Hurriyet

18 Ekim 2010 Pazartesi

Dine sahip cikmak kulture sahip cikmak midir?

Bugun Viyana'da basima gelen bir olayi anlatmak istiyorum. Taksiye bindim, cocuklarimla Turkce konusuyorum. Taksi soforunun okudugu gazetelerden anladigim soforun bir Arap oldugu. Yolda sen sakrak konusuyoruz ve taksi soforu bana sordu: "Sind Sie Turkin?" Yani "Turk musunuz?". Ben "evet" dedim. Ikinci soru geldi: "Warum tragen Sie nicht ein Kopftuch?" Yani "neden basortusu takmiyorsunuz?" Bu soru Viyana'da karsilastigim egitimsiz her gocmenden bana yoneltilmistir. Ben de cevap verdim: "Turkiye'de kadinlar isterlerse basortusu takarlar, istemezlerse takmazlar. Ben de istemeyenlerdenim." Bu arada burada mahalle baskisindan ve "Turkiye nereye gidiyor, biz de aslinda basortusune dogru kosar adimlarla ilerliyoruz" gibi polemiklere girmek istemiyorum, bu baska bir yazinin konusu. Anlatmak istedigim Arap ulkeleri sosyal yasamlarini Islamiyet cercevesinde sekillendirdiklerinden basortusu takmayan Musluman bir kadin onlarin gozunde kendi ozune, kulturune ve dinine hiyanet eden biri. Bunu acik bir sekilde taksi sofirunun gozunde gordum, tabi bana hizmet veren tarafta oldugu icin daha da ileri gidemedi.

Benim aklima takilan soru ise su: Din kulturun bir parcasi midir, yoksa ikisi tamamen ayri sepetlerde degerlendirilmesi gereken sosyal olgular midir? Benim icin cevap cok net. Din kulturun bir parcasidir. Hem icinde bulundugu kulture gore sekillenir hem de icinde bulundugu kulturu sekillendirir. Bazi kulturlerde (Arap kulturleri veya herhangi baska bir tutucu Katolik kulturu gibi) daha on plana cikar, sosyal ve kulturel hayatta daha baskin bir rol oynar, bazi kulturlerde ise (laik devletlerde ornegin) daha pasif bir rol oynar.Ancak her iki durumda da dine sahip cikmamak bence kulture sahip cikmamakla esdegerdir.
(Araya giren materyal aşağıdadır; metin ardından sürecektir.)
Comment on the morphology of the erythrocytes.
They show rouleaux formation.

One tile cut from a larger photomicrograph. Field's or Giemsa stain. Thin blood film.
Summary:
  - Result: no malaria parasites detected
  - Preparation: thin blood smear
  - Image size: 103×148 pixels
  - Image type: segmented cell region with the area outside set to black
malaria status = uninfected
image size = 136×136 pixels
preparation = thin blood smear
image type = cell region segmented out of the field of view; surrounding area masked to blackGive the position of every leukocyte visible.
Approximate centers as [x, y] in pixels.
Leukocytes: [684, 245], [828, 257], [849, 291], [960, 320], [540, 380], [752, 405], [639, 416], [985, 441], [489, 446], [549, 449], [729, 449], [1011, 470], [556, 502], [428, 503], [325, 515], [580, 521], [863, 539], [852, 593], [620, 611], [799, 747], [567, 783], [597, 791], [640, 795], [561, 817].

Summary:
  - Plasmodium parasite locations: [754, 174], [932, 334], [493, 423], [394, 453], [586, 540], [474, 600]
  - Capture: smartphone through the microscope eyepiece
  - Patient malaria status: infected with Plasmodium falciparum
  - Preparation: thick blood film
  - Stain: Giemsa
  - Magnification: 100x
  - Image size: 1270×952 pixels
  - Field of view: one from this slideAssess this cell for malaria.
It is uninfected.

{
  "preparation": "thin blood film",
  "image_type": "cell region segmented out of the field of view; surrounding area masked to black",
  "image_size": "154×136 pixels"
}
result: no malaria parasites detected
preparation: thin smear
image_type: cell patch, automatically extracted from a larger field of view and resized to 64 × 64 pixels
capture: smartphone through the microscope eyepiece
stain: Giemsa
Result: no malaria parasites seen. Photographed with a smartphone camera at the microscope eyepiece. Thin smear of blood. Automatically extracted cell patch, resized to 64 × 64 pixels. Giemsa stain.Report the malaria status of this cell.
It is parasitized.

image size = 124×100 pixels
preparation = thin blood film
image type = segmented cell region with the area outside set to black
Buradan hareketle Turkiye'de su anda tartisilan turban veya basortusu (isim onemli degil) sorununa bakarsak sirf kiyafetinden dolayi bir takim insanlarin okuma haklarinin elinden alinmasi bence kulturun cok sert sekilde dislanmasidir. Kilik-kiyafetinden dolayi herhangi bir haktan mahrum kalmak o kulturun parcasi olan insanlarin ve kulturun tamamen dislanmasidir. Ve bunun iyi bir sonuc vermeyecegi asikar. Turkiye gibi basinda asirlardir cok buyuk oyunlar oynanan bir ulkede yaratilan bu dislanma -hani her zaman deriz ya- ulkemiz uzerinde kirli emelleri olan ulkelerin eline altin tepside sunulmus bir firsattir.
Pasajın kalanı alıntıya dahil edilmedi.